**Текст для чтения:**
Posted 11 июля 2016,, 10:42

Published 11 июля 2016,, 10:42

Modified 8 марта, 02:44

Updated 8 марта, 02:44

Экономист Андрей Мовчан

Экономист Андрей Мовчан

11 июля 2016, 10:42
Российская экономика продолжает падать. ВВП в январе-мае сократился на 1%, подсчитали в Минэкономразвития. А эксперты Высшей школы экономики отмечают негативные тенденции в секторах добычи полезных ископаемых, обрабатывающих производств, строительства. Спад розничных продаж продолжается уже девять месяцев подряд, а дох
Сюжет
Цены

– По данным Минфина, дефицит бюджета в январе-мае составил 1,48 трлн. рублей, или 4,6% ВВП. Сейчас деньги на затыкание этой «прорехи» берутся из Резервного фонда, от которого, по расчетам Минфина, уже в 2017 году ничего не останется. И что делать правительству дальше – повышать налоги?

– Очевидно, что налоги в России придется увеличивать, поскольку налоговая база сокращается. Сегодня подоходный налог в России уникально низок не только в плане цифр, но и с точки зрения доли в бюджете. В мире практически не существует стран, которые живут с такой долей подоходного налога в бюджете. Страны, стремящиеся к сохранению стабильности в экономике, примерно на треть финансируются из подоходного налога в той или иной форме. Поэтому не стоит ожидать, что у нас долго продержится нынешний подоходный налог. Думаю, также достаточно активно будут расти налоги на имущество.

– В последнее время Минфин ведет переговоры с Министерством энергетики относительно новых налогов на нефть. В новой системе планируется учесть сложность разработки каждого конкретного месторождения, а также уровень их рентабельности. Что, на ваш взгляд, будет с нефтяными налогами?

– Что касается нефтяной отрасли, за счет которой прямо или косвенно формируется 70% федерального бюджета, рано или поздно нефть перестанет играть роль генератора бюджета. Правительство не сможет реинвестировать деньги в нефтяные компании, если так и будет их продолжать обирать, а значит, у них через некоторое время будет резко снижаться добыча. Компании не смогут внедрять новые технологии добычи, а значит, себестоимость будет расти. То есть правительству все равно придется снимать налоговую нагрузку с нефтегазового сектора, но в таком случае все равно откуда-то придется эти деньги брать. Поэтому люди, владеющие крупной собственностью в России, находятся под серьезной налоговой угрозой. Под такой же угрозой пребывают люди, у которых трудоемкий бизнес, поскольку налоги будут расти. А социальные налоги падать не будут – у нас демографическая яма, и государство просто не может обеспечить пенсионную систему иначе, как собирая большие деньги с граждан.

– Но ведь малый и средний бизнес и так обложен налогами сверх меры?

**Цель задания:**
Какую долю федерального бюджета, согласно интервью с экономистом Андреем Мовчаном, прямо или косвенно формирует нефтяная отрасль?

**Исходные данные:**
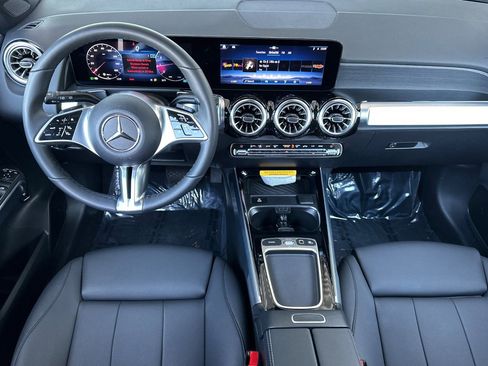 Certified 2026 Mercedes-Benz GLB 250 image 3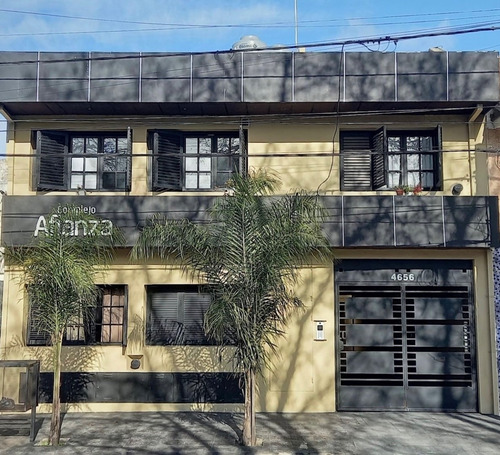 Imagen 1 de 13 de Ph Dos Ambientes A La Venta. Zona San Juan.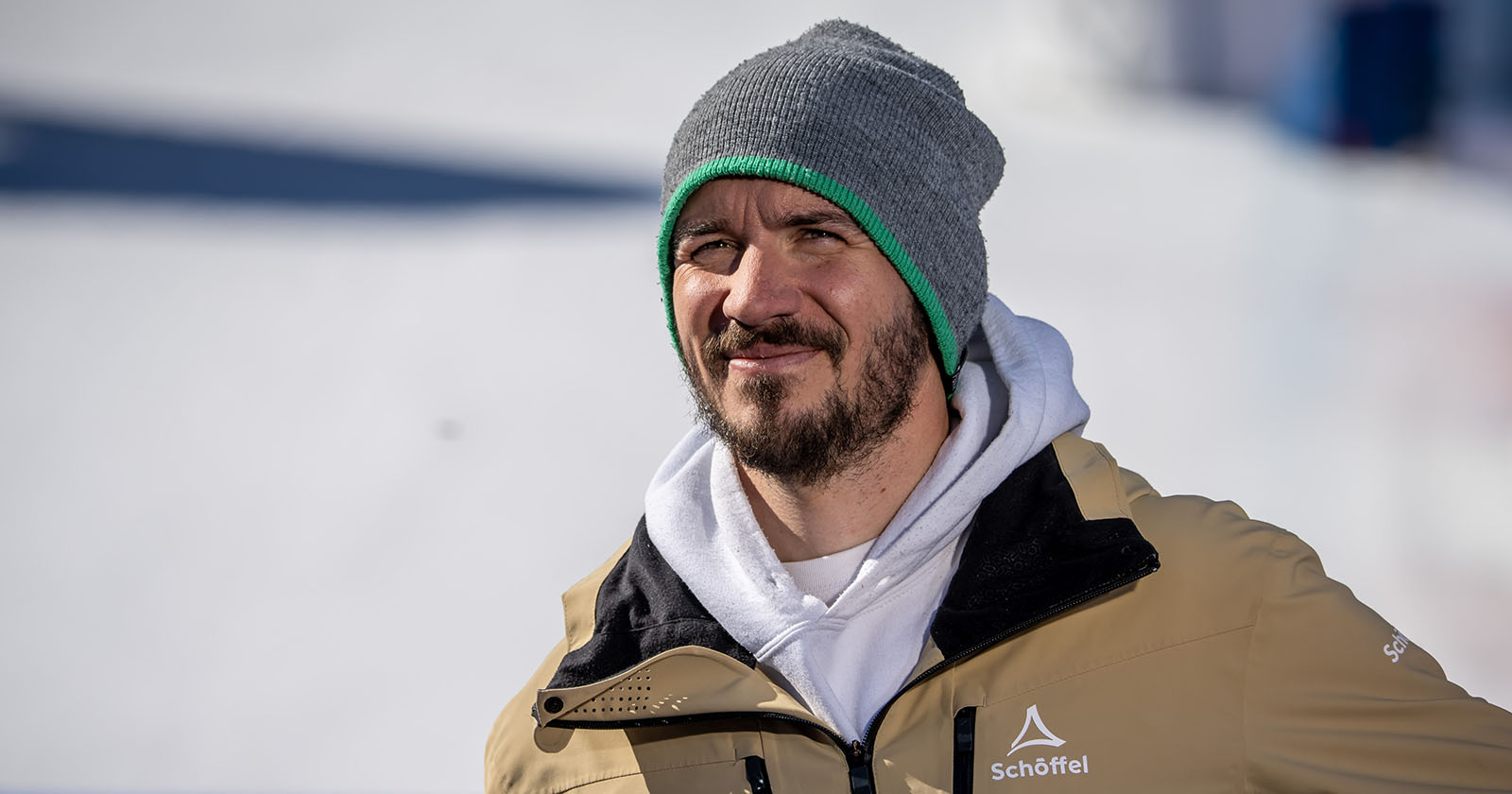 Ex-Skistar Felix Neureuther im Zielbereich eines Weltcup-Rennens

**Ответ:**
70% федерального бюджета.